* Your goal
Pull every line of text from the items word for word, leaving out the pictures.

Excerpts of spatial question data

=-=-=-=-=

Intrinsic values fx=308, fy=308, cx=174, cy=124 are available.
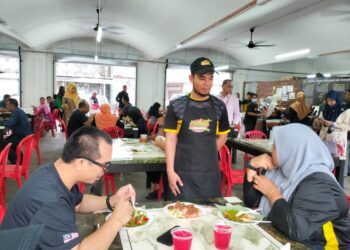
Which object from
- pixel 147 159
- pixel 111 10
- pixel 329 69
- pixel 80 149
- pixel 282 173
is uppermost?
pixel 111 10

=-=-=-=-=

* Written solution
Intrinsic values fx=308, fy=308, cx=174, cy=124 are available.
Which object from
- pixel 147 159
- pixel 111 10
- pixel 329 69
- pixel 80 149
- pixel 282 173
is uppermost?
pixel 111 10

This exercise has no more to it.